Start of DATA PROVIDED

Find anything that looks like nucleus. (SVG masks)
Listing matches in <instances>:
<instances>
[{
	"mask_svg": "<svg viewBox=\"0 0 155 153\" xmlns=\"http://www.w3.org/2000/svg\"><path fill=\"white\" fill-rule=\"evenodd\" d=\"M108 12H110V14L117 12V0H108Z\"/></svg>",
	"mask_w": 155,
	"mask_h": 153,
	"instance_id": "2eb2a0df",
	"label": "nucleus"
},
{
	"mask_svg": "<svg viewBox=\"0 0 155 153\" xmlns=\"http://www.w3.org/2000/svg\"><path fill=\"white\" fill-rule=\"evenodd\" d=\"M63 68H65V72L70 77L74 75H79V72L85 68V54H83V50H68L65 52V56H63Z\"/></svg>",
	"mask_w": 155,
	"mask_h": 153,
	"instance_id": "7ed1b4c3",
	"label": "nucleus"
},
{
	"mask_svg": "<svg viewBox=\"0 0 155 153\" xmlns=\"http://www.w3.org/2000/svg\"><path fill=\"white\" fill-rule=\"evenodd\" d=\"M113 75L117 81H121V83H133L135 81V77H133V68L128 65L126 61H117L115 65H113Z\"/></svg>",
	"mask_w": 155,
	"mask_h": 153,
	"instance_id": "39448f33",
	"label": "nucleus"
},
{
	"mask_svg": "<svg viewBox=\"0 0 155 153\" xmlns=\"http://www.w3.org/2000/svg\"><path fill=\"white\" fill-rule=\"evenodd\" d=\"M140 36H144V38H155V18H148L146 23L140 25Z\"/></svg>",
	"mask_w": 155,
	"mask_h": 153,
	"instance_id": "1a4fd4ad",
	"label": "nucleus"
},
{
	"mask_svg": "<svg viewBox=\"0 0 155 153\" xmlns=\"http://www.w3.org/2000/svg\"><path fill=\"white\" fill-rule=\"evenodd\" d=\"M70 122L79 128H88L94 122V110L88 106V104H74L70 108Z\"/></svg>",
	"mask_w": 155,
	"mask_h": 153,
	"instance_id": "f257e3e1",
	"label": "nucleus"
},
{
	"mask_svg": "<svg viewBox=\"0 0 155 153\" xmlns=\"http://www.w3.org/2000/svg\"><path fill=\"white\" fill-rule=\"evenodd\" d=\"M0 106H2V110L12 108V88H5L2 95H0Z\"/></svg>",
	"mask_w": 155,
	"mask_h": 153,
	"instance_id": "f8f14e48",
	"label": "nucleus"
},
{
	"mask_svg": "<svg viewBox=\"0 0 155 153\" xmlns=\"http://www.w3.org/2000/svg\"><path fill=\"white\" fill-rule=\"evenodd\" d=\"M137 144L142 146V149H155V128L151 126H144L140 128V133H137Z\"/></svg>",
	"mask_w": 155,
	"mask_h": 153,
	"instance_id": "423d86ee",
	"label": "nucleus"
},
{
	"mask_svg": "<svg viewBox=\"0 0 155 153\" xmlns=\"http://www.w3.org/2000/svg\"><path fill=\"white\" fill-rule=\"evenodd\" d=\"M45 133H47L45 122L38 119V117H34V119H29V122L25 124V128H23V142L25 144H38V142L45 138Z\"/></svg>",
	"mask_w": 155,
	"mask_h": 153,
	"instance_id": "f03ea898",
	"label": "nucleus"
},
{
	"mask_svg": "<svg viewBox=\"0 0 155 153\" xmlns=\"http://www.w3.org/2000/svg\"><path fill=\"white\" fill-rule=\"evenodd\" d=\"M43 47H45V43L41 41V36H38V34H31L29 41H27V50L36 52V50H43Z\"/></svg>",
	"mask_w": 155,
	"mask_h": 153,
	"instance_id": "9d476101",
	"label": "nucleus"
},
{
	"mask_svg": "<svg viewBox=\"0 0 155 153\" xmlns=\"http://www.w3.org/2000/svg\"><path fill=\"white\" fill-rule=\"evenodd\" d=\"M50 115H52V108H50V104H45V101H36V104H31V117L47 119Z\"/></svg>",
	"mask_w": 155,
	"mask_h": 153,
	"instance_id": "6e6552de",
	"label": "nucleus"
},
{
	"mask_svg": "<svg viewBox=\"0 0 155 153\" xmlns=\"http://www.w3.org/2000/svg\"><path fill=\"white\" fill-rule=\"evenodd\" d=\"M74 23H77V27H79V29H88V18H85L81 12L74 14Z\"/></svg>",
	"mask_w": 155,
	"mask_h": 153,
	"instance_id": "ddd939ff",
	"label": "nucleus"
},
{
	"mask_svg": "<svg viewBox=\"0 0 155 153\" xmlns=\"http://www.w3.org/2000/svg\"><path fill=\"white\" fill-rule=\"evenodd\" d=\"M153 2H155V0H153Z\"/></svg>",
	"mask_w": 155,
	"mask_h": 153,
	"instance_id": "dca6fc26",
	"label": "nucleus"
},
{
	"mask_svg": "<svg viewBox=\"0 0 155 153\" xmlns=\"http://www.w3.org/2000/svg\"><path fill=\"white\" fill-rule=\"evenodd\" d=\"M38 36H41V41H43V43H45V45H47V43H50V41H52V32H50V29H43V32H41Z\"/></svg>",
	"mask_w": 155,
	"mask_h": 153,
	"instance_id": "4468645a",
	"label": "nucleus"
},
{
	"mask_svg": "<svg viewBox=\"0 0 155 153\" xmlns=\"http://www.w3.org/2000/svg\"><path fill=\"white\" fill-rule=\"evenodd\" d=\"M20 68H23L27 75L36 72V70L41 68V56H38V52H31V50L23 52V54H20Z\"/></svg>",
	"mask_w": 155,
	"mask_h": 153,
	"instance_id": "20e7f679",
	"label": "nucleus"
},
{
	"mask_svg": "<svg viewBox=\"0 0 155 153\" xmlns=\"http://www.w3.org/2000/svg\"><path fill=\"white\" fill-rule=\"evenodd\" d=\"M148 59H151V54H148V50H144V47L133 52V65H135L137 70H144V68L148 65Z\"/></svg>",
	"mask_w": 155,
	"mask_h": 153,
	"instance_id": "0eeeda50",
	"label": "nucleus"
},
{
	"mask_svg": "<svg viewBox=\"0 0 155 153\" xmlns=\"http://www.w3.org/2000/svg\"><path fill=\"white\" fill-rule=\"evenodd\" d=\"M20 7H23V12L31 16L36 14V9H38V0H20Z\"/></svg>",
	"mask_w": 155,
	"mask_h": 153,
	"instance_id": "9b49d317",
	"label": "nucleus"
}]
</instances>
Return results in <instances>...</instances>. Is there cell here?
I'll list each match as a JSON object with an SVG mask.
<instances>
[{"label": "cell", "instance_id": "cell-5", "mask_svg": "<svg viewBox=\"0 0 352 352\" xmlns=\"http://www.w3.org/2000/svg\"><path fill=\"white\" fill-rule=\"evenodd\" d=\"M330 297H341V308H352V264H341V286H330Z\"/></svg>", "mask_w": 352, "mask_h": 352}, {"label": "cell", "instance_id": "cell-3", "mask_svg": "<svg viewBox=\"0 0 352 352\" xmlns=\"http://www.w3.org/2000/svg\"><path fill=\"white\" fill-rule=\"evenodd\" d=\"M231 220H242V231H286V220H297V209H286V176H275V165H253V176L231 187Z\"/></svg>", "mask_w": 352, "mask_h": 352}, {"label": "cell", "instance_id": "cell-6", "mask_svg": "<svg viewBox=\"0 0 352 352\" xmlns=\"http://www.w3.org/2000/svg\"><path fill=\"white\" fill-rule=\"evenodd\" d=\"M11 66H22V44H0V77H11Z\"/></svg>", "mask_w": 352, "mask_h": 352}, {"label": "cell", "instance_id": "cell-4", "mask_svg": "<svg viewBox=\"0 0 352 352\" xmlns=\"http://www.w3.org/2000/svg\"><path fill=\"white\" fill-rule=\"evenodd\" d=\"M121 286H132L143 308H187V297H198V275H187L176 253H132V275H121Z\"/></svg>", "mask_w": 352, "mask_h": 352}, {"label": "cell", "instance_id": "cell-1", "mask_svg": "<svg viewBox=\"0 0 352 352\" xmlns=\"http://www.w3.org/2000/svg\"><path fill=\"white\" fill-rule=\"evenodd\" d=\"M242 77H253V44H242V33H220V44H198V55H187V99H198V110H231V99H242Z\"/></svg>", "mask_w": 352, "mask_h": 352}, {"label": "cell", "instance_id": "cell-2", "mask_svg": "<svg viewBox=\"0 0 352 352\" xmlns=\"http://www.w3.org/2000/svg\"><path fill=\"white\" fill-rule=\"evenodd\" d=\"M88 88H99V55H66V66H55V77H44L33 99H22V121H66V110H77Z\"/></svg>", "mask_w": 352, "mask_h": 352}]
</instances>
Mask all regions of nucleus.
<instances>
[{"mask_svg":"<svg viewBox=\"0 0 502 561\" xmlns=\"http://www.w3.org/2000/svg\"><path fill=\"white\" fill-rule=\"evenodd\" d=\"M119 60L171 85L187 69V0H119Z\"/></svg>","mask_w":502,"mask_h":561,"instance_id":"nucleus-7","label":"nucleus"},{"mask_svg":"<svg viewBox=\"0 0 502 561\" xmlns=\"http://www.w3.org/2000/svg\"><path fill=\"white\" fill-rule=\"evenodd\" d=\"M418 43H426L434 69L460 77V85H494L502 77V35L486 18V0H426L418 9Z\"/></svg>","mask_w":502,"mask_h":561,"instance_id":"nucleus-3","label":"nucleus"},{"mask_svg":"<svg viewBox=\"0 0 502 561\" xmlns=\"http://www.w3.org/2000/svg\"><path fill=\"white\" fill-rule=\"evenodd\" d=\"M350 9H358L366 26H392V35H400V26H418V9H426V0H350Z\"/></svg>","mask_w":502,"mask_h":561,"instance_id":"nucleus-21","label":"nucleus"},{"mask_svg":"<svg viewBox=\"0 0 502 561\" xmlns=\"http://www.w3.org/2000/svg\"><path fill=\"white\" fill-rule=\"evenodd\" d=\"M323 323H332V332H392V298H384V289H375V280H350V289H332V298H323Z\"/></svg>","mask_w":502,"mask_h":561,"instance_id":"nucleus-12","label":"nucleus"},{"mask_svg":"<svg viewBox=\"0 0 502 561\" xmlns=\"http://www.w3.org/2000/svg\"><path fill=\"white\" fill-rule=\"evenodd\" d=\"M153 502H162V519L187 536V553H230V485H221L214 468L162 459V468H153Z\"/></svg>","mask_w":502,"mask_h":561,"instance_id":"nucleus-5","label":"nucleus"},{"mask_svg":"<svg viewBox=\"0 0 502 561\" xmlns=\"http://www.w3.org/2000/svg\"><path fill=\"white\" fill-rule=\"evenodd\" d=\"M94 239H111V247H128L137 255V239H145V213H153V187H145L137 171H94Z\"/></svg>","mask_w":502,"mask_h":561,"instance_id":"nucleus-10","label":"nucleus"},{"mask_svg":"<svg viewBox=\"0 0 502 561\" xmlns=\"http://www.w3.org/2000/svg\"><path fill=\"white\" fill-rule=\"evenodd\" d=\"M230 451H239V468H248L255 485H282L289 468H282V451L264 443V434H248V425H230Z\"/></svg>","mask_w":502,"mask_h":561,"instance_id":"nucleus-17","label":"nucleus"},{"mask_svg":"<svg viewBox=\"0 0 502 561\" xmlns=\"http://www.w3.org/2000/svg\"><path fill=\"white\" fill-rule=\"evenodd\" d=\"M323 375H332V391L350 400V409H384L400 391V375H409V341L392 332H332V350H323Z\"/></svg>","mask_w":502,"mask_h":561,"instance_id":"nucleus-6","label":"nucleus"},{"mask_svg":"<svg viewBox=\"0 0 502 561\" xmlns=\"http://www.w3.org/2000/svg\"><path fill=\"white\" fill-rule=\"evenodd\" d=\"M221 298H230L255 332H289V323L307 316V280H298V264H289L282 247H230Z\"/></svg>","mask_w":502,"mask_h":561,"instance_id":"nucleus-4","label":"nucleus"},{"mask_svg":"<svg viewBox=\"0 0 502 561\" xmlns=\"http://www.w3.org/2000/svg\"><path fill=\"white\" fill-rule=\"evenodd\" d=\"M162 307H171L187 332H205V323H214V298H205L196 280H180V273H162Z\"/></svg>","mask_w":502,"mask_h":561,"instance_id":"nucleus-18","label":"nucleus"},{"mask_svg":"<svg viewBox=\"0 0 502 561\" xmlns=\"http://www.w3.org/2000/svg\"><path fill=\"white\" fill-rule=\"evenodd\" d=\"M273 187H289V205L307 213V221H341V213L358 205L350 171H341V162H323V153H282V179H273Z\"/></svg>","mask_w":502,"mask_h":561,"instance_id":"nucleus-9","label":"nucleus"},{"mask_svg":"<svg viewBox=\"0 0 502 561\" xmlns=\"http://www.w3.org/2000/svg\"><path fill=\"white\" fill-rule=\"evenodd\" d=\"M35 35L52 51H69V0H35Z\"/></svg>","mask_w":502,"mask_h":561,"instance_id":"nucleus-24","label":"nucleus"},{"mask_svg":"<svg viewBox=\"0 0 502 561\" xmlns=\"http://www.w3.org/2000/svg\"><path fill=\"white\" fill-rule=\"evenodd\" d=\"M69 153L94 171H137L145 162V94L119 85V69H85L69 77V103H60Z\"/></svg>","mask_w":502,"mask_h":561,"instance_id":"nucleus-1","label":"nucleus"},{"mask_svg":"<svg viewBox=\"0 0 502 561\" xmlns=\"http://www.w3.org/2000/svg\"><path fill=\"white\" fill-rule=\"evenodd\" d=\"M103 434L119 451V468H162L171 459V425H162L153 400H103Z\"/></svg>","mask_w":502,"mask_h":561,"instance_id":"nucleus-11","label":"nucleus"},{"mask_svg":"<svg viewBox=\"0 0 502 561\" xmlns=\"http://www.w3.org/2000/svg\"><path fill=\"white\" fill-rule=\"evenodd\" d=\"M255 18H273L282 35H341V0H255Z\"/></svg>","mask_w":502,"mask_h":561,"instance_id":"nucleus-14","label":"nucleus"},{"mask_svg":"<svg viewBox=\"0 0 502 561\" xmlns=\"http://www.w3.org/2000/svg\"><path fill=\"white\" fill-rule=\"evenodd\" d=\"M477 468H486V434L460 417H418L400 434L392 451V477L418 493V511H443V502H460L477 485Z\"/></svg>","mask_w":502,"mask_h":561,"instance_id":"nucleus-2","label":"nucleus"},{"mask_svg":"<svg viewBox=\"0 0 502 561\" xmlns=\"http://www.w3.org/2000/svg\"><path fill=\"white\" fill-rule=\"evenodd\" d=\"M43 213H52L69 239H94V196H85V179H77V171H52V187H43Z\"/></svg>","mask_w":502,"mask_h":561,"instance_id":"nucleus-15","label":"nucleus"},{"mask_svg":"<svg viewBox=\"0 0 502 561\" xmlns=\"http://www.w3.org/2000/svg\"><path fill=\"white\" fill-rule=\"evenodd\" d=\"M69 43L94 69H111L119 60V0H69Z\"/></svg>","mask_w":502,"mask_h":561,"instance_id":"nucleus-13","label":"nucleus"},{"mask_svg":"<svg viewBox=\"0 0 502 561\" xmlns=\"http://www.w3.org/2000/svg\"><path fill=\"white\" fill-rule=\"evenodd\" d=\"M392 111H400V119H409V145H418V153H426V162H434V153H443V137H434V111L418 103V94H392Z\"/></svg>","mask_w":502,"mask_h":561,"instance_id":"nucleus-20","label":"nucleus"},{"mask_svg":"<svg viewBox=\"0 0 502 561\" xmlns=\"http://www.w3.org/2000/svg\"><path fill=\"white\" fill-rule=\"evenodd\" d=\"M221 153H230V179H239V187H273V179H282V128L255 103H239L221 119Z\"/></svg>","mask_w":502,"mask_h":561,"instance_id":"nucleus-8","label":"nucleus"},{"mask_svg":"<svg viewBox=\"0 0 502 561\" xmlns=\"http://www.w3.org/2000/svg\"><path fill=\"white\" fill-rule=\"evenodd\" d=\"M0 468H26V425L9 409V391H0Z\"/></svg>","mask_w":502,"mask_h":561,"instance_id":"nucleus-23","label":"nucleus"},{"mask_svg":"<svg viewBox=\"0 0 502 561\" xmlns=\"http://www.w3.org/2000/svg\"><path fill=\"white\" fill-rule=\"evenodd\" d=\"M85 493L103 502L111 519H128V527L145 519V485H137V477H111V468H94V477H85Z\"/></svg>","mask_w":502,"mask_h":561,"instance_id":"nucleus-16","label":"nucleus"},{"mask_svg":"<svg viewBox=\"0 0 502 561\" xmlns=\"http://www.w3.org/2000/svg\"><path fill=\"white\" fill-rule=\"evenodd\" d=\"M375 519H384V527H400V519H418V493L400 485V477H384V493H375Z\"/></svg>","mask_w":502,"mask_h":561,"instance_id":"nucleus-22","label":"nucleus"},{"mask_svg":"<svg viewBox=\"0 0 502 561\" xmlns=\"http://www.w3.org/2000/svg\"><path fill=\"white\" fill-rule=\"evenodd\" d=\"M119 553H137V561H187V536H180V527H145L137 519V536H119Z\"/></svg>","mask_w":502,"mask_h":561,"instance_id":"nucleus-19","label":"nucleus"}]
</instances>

End of DATA PROVIDED

_SET TASK:_ Please present the lines of the listing, starting at its first line and ending at the line containing "68H65V72L70 77L74 75H79V72L85", as a Markdown table with the columns Row and Line, leaving out any blank lines.

_EXPECTED OUTPUT:_
| Row | Line |
|---|---|
| 1 | Find anything that looks like nucleus. (SVG masks) |
| 2 | Listing matches in <instances>: |
| 3 | <instances> |
| 4 | [{ |
| 5 | 	"mask_svg": "<svg viewBox=\"0 0 155 153\" xmlns=\"http://www.w3.org/2000/svg\"><path fill=\"white\" fill-rule=\"evenodd\" d=\"M108 12H110V14L117 12V0H108Z\"/></svg>", |
| 6 | 	"mask_w": 155, |
| 7 | 	"mask_h": 153, |
| 8 | 	"instance_id": "2eb2a0df", |
| 9 | 	"label": "nucleus" |
| 10 | }, |
| 11 | { |
| 12 | 	"mask_svg": "<svg viewBox=\"0 0 155 153\" xmlns=\"http://www.w3.org/2000/svg\"><path fill=\"white\" fill-rule=\"evenodd\" d=\"M63 68H65V72L70 77L74 75H79V72L85 68V54H83V50H68L65 52V56H63Z\"/></svg>", |